## Written task:
What follows is a listing to be transcribed exactly.

---------- Listed entries

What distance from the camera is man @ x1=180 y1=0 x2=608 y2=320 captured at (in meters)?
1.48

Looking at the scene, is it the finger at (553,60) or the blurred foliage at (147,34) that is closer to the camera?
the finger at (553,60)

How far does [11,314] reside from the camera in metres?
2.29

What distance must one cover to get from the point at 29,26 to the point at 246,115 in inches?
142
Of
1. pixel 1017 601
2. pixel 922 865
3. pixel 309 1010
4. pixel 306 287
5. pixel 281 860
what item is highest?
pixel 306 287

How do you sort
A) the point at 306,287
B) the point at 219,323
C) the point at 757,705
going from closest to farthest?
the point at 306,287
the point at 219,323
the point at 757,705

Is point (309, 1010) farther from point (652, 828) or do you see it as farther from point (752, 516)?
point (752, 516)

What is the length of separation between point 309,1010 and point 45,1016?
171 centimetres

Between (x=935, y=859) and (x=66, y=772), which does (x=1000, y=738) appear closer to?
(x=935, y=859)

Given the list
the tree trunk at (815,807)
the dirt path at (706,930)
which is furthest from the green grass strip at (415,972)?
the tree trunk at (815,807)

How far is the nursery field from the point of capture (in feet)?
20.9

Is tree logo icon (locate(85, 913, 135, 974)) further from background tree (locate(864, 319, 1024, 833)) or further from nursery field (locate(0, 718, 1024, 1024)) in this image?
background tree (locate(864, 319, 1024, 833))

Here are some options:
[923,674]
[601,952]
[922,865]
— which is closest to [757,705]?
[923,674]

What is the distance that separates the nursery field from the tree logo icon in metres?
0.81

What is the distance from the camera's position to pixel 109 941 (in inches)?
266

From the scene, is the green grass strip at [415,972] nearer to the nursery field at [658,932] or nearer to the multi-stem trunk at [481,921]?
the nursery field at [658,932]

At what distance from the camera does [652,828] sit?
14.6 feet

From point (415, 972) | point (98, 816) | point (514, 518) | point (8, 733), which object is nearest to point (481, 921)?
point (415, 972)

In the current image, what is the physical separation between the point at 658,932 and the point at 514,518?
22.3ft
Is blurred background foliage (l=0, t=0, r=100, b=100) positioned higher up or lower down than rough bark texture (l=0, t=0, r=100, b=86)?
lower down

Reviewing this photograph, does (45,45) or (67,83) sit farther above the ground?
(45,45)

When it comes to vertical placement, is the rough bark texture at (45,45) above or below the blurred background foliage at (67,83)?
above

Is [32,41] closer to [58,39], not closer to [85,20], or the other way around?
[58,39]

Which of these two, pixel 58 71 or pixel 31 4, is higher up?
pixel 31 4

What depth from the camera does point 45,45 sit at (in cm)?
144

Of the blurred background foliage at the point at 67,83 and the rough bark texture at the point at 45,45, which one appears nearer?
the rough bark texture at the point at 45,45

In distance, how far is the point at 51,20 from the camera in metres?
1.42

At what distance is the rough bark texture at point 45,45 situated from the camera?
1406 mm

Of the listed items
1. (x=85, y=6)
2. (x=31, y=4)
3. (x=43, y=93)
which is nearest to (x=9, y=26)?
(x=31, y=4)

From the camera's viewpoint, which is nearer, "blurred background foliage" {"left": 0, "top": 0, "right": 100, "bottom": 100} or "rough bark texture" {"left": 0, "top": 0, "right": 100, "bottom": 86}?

--------------------

## Complete response:
What distance from the camera is man @ x1=180 y1=0 x2=608 y2=320 captured at (in meters)?
1.48

Looking at the scene, is it the finger at (553,60) or the blurred foliage at (147,34) that is closer to the camera?
the finger at (553,60)

How far does [11,314] reside from the camera in metres?
2.29

What distance must one cover to get from the point at 29,26 to the point at 246,115 in inches?
142
Of
1. pixel 1017 601
2. pixel 922 865
3. pixel 309 1010
4. pixel 306 287
5. pixel 281 860
what item is highest?
pixel 306 287

How do you sort
A) the point at 306,287
B) the point at 219,323
C) the point at 757,705
going from closest to farthest?
the point at 306,287
the point at 219,323
the point at 757,705

Is point (309, 1010) farther from point (652, 828) or do you see it as farther from point (752, 516)?
point (752, 516)

What is the length of separation between point 309,1010 and point 45,1016?
171 centimetres

Between (x=935, y=859) and (x=66, y=772), which does (x=1000, y=738) appear closer to?
(x=935, y=859)

Given the list
the tree trunk at (815,807)
the dirt path at (706,930)
which is furthest from the green grass strip at (415,972)?
the tree trunk at (815,807)

How far is the nursery field from the point of capture (in feet)?
20.9

Is tree logo icon (locate(85, 913, 135, 974)) further from background tree (locate(864, 319, 1024, 833)) or further from nursery field (locate(0, 718, 1024, 1024)) in this image?
background tree (locate(864, 319, 1024, 833))

Here are some options:
[923,674]
[601,952]
[922,865]
— which is closest to [757,705]?
[923,674]

What is the distance that separates the nursery field from the tree logo icon in metres?
0.81

What is the distance from the camera's position to pixel 109 941 (in inches)?
266

From the scene, is the green grass strip at [415,972] nearer to the nursery field at [658,932] or nearer to the multi-stem trunk at [481,921]?
the nursery field at [658,932]

At what distance from the camera does [652,828] sit?
14.6 feet

From point (415, 972) | point (98, 816) | point (514, 518) | point (8, 733), which object is nearest to point (481, 921)?
point (415, 972)

In the current image, what is the physical separation between the point at 658,932 and the point at 514,518?
22.3ft
Is blurred background foliage (l=0, t=0, r=100, b=100) positioned higher up or lower down than rough bark texture (l=0, t=0, r=100, b=86)?
lower down

Reviewing this photograph, does (45,45) or (67,83) sit farther above the ground?
(45,45)

When it comes to vertical placement, is the rough bark texture at (45,45) above or below the blurred background foliage at (67,83)?
above

Is [32,41] closer to [58,39], not closer to [85,20], or the other way around?
[58,39]

Which of these two, pixel 58 71 or pixel 31 4, is higher up?
pixel 31 4

What depth from the camera does point 45,45 sit at (in cm)?
144

Of the blurred background foliage at the point at 67,83 and the rough bark texture at the point at 45,45, which one appears nearer?
the rough bark texture at the point at 45,45

In distance, how far is the point at 51,20 from the camera in metres?
1.42

At what distance is the rough bark texture at point 45,45 situated from the camera?
1406 mm

Of the listed items
1. (x=85, y=6)
2. (x=31, y=4)
3. (x=43, y=93)
which is nearest to (x=9, y=26)?
(x=31, y=4)

From the camera's viewpoint, which is nearer, "blurred background foliage" {"left": 0, "top": 0, "right": 100, "bottom": 100} or "rough bark texture" {"left": 0, "top": 0, "right": 100, "bottom": 86}?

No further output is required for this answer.